# SELECTED PASSAGE
_ _ _ _ _ _ _

# HS828 Belt Tensioner Question



## WrenchIt (Dec 6, 2020)

The parts fiche at Boats.org shows only two springs (see pic below) for the belt tensioners. 
#1 is the Wheel Tension Return Spring
#2 is the Auger Tensioner Return Spring

However, my Honda Service Manual shows a picture of 4 springs: #A Auger Tensioner; #B Auger Tensioner Return and #C Tensioner Roller; #D Tensioner Roller Return spring (letters are mine)

Do I simply buy two of each of the springs in the Boat's fiche? Note, this fiche is for SZAK 2,000,001 to 2,042,294 and my machine falls about half way between the two serial numbers. I have not pulled the machine apart yet, I'm planning on replacing the belts and springs (the machine is old enough to vote) and will do so when parts arrive).


----------



## orangputeh (Nov 24, 2016)

i'm curious as to why you want to replace springs? 2 springs are for auger belt tensioner and 2 for drive belt. Yes I have seen springs break. maybe 2 -3 in years and years? It has always been the top spring that connects to cable.

you're in for "gangs of fun" if you do attempt to replace these springs. I would leave them alone unless one is obviously worn. you can always stock the 2 top ones just in case.


----------



## WrenchIt (Dec 6, 2020)

orangputeh said:


> i'm curious as to why you want to replace springs?


Only because they are more than 20 years old and I am going in to replace the belts. Since the fiche only shows 2 springs, and the manual shows 4, do I order two of each of those? Good point, I'll stock them and not mess with them.


----------



## orangputeh (Nov 24, 2016)

WrenchIt said:


> Only because they are more than 20 years old and I am going in to replace the belts. Since the fiche only shows 2 springs, and the manual shows 4, do I order two of each of those? Good point, I'll stock them and not mess with them.

_ _ _ _ _ _ _

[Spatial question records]
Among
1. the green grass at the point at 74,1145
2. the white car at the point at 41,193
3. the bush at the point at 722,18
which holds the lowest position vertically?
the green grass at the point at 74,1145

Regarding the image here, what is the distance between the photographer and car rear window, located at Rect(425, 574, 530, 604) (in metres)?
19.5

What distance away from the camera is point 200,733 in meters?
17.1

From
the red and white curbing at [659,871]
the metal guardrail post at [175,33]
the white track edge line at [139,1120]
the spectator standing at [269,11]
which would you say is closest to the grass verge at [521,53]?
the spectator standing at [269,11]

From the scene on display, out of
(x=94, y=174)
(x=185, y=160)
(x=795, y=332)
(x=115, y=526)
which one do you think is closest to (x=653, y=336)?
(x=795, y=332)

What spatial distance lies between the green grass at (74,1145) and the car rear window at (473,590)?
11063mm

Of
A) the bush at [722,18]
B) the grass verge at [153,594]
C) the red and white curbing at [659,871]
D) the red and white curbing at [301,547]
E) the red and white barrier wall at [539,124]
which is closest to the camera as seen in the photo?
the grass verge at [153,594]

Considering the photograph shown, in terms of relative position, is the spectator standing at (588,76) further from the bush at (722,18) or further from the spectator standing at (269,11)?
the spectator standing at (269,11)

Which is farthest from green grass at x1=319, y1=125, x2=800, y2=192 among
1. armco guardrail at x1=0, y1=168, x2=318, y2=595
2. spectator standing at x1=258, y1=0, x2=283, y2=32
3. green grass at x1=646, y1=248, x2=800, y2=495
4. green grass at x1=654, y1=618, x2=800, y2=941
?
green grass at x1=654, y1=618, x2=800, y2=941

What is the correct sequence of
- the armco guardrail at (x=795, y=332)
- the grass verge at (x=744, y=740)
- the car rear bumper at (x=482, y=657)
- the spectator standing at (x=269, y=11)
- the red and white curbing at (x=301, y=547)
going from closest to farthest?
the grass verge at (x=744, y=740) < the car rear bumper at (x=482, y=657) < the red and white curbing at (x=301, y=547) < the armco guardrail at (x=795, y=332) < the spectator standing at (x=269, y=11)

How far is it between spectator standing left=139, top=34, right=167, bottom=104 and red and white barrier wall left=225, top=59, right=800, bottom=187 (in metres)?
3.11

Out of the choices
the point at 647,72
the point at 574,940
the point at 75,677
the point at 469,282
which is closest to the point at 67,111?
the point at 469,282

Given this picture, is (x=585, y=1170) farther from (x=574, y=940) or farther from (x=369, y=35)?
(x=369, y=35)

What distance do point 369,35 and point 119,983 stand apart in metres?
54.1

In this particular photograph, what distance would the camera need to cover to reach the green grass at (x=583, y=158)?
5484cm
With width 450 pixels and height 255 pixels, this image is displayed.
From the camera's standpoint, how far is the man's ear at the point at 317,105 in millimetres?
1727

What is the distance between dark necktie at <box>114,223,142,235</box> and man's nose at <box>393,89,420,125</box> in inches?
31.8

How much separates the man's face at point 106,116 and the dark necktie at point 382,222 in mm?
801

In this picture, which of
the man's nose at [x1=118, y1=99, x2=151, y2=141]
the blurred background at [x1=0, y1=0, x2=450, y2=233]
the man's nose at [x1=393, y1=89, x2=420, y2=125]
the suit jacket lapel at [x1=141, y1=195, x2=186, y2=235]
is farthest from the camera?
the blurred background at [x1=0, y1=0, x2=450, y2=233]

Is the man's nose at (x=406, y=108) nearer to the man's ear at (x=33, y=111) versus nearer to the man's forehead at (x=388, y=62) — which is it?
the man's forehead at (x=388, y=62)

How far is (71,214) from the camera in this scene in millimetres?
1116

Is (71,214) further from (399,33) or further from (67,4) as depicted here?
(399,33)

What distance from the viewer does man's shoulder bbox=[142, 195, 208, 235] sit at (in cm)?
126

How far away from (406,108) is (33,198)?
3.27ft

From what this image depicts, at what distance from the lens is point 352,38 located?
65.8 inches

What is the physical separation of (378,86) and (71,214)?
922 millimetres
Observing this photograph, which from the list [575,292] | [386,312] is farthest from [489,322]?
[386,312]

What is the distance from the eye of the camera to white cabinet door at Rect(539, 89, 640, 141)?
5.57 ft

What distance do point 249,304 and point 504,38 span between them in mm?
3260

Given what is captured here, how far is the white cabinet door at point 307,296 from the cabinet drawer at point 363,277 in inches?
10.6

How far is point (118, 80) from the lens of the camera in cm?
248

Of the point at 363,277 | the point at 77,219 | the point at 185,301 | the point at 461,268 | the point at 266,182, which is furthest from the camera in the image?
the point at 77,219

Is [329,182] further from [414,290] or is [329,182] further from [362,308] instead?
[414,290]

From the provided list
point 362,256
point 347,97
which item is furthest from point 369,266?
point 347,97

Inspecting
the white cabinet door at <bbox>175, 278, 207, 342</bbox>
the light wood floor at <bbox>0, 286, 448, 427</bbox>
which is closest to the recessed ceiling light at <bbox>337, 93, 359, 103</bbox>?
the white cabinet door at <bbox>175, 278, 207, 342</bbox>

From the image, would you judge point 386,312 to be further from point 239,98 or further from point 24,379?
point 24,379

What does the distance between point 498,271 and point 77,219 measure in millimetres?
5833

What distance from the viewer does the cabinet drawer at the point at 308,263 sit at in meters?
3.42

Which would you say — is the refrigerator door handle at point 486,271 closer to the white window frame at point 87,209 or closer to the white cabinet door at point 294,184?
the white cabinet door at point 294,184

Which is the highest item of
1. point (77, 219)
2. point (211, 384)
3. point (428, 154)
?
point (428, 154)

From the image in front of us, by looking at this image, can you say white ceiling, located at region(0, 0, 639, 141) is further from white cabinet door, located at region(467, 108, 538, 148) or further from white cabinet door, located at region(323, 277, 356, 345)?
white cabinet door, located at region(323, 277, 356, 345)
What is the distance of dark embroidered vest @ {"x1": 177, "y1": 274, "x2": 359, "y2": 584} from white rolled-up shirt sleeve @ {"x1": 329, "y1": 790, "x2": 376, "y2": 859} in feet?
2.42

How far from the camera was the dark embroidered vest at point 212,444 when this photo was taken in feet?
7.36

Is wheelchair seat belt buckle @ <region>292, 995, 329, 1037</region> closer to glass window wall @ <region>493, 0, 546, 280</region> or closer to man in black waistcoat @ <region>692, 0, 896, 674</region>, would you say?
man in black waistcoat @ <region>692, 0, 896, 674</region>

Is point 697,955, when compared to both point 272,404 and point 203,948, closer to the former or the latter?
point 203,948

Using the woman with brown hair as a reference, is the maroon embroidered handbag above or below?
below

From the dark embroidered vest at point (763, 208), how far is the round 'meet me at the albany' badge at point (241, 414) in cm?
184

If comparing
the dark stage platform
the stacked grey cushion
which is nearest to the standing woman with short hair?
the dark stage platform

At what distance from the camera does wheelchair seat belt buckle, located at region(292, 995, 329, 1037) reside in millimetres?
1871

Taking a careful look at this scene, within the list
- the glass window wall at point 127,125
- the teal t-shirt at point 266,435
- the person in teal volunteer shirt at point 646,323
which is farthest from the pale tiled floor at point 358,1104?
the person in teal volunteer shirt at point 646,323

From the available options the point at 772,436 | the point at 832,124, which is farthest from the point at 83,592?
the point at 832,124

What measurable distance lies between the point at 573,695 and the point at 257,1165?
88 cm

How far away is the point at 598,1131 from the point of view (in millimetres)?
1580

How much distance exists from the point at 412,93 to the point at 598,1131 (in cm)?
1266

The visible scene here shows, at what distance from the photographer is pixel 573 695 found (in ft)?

_ _ _ _ _ _ _

# WORK INSTRUCTIONS
• 1. In the belt tensioner thread, which spring has always been the one seen to break?
• 2. Print the stretch of the belt tensioner thread from "Do I simply" through "just in case.".

# TASK-BY-TASK SOLUTIONS
• 1. The top spring that connects to the cable.

• 2.
Do I simply buy two of each of the springs in the Boat's fiche? Note, this fiche is for SZAK 2,000,001 to 2,042,294 and my machine falls about half way between the two serial numbers. I have not pulled the machine apart yet, I'm planning on replacing the belts and springs (the machine is old enough to vote) and will do so when parts arrive).


----------



## orangputeh (Nov 24, 2016)

i'm curious as to why you want to replace springs? 2 springs are for auger belt tensioner and 2 for drive belt. Yes I have seen springs break. maybe 2 -3 in years and years? It has always been the top spring that connects to cable.

you're in for "gangs of fun" if you do attempt to replace these springs. I would leave them alone unless one is obviously worn. you can always stock the 2 top ones just in case.